Nerissa Bowes-Lyon passed away in 1986, a year before The Sun would make headlines with their investigation into the sisters' very existence. When she passed, she apparently got no more recognition than she had in life: She was buried in a pauper's grave in Redhill, Surrey's (pictured) Redstone Cemetery, one that was initially marked with a simple plastic stick.

In a 2011 documentary, some of the nurses who cared for the sisters talked about their experiences with them — and at Nerissa's funeral. Nurse Sheila Ruwell said that she was one of the only people there at Nerissa's graveside, and Bridie Tingley added (via The Sydney Morning Herald), "There was no connection with the royalty. That's no credit to them. They could have given her a very lavish funeral. But they didn't, and she had a pauper's grave."

Katherine died in 2014, and she was also buried in Redstone. Her grave marker was a simple wooden cross, and it didn't go unnoticed: A petition on Change.org has asked for the sisters to be given proper grave markers and to have their final resting places cared for, and Nerissa's grave has since been marked with a headstone.
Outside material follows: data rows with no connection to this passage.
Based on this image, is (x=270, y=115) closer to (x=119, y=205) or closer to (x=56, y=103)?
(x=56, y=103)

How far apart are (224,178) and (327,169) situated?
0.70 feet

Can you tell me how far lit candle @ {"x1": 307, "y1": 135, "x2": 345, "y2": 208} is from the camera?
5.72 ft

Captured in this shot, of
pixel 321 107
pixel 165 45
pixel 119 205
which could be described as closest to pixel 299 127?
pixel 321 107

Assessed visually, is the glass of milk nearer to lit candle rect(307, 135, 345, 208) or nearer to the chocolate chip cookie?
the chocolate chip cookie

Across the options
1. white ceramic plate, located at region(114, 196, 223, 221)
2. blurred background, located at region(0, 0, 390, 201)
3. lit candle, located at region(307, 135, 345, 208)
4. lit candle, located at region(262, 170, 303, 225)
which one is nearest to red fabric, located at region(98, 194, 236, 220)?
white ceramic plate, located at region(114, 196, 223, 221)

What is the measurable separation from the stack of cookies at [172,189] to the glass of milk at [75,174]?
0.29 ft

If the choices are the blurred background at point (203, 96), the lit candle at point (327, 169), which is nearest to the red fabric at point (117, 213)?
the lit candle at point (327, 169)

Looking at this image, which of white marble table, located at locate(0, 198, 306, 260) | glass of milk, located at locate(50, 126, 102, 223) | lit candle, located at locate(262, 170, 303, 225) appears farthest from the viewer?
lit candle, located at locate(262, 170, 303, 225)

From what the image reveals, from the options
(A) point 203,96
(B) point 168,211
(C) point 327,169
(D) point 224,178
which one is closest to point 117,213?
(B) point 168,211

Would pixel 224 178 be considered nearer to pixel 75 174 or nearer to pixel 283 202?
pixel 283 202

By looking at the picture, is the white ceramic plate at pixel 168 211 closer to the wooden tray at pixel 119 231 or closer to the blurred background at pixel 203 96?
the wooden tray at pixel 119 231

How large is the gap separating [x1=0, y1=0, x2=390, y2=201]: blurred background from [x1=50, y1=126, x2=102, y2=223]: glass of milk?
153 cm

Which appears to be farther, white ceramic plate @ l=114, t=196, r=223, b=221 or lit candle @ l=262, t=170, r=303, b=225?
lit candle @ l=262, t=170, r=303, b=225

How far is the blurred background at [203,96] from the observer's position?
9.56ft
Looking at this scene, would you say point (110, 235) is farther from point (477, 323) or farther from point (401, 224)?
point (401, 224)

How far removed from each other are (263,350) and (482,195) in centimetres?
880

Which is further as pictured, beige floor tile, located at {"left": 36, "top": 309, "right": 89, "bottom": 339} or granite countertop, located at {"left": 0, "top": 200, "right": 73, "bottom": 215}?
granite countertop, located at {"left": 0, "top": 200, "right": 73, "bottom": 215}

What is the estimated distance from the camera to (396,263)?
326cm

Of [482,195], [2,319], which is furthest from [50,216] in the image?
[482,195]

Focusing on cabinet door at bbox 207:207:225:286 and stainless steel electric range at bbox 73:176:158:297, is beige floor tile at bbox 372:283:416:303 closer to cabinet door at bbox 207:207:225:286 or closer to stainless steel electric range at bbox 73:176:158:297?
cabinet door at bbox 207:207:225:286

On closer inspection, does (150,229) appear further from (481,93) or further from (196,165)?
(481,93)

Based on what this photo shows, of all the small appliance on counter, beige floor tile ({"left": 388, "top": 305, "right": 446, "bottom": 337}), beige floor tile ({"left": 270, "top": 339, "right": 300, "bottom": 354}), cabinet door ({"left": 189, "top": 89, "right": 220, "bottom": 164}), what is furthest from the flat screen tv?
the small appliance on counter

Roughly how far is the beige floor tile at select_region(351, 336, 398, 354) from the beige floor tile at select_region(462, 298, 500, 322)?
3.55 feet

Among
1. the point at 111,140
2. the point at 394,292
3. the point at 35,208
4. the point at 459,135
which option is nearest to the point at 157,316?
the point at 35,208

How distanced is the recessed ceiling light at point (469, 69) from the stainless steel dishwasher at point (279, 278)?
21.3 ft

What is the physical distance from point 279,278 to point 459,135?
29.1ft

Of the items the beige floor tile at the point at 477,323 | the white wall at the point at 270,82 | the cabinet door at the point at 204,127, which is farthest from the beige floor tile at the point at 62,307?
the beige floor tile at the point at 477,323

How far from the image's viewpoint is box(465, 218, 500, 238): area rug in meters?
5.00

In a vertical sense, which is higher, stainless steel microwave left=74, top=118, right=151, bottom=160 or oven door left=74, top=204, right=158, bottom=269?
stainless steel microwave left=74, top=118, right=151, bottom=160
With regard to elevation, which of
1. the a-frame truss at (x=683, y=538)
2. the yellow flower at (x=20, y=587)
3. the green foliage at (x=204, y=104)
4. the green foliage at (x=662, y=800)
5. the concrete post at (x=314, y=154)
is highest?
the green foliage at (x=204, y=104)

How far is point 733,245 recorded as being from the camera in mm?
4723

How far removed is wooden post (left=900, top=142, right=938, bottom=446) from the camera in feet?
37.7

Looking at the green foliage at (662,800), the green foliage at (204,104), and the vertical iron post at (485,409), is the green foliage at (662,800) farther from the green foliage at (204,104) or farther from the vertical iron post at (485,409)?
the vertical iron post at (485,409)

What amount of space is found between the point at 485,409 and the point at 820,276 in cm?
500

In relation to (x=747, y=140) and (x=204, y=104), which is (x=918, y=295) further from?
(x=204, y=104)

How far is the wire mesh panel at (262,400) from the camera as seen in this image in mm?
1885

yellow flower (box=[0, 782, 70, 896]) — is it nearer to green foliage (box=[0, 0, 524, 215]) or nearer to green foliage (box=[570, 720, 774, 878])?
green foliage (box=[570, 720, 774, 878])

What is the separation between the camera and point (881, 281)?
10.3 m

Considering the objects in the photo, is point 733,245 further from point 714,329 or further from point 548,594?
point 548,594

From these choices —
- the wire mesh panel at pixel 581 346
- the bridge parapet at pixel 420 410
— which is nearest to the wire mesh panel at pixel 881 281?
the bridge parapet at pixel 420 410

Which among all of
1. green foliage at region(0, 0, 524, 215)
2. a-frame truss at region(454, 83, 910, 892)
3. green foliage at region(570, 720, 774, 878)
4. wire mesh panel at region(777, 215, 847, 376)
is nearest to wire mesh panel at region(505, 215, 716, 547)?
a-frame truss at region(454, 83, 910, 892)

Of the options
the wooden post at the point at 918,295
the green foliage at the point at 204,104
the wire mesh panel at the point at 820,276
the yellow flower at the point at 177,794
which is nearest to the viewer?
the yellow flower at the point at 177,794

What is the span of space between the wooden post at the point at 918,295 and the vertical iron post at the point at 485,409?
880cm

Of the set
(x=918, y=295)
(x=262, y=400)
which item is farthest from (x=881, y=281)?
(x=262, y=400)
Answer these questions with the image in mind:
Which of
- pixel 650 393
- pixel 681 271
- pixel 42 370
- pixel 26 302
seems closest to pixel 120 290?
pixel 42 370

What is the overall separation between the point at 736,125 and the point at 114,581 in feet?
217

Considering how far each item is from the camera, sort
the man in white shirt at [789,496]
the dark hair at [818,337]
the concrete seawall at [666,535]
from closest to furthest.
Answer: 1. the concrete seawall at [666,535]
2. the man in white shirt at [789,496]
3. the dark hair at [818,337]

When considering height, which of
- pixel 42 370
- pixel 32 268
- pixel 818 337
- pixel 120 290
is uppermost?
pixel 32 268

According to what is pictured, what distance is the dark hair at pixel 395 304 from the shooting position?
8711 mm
It hasn't gone unnoticed that the Queen Mother has long been a patron of Mencap

The tragic tale of Nerissa and Katherine Bowes-Lyon got a lot of attention when they were featured in an episode of "The Crown," and although Vanity Fair stresses that the episode comes with a lot of embellishment, there's truth there, too: Evidence points to the fact that — as portrayed in the show — the Queen Mother (pictured, in 1971) knew about the sisters from about 1982. At the time she found out about them, she reportedly sent them money "which was used to buy candy and toys."

What she didn't do was visit them, and with a more recent look at the whole messy, sad situation, it hasn't gone unnoticed that the Queen Mother was also a patron for the Royal Society for Mentally Handicapped Children and Adults, which raised some uncomfortable questions about why she hadn't been bothered to set the record straight about her own family.

Buckingham Palace has always been very mum on the sisters, in spite of still being patrons of the same charity. Now called Mencap, the royal family, Buckingham Palace, and the Countess of Wessex held a massive banquet in 2017, to commemorate 70 years of sponsorship. They said that "Mencap has a long Royal history," and lauded a 1963 event in which "Queen Elizabeth, The Queen Mother, opened Mencap's new hostel and training workshop in Slough." By that time, the sisters were receiving the final visits from their family.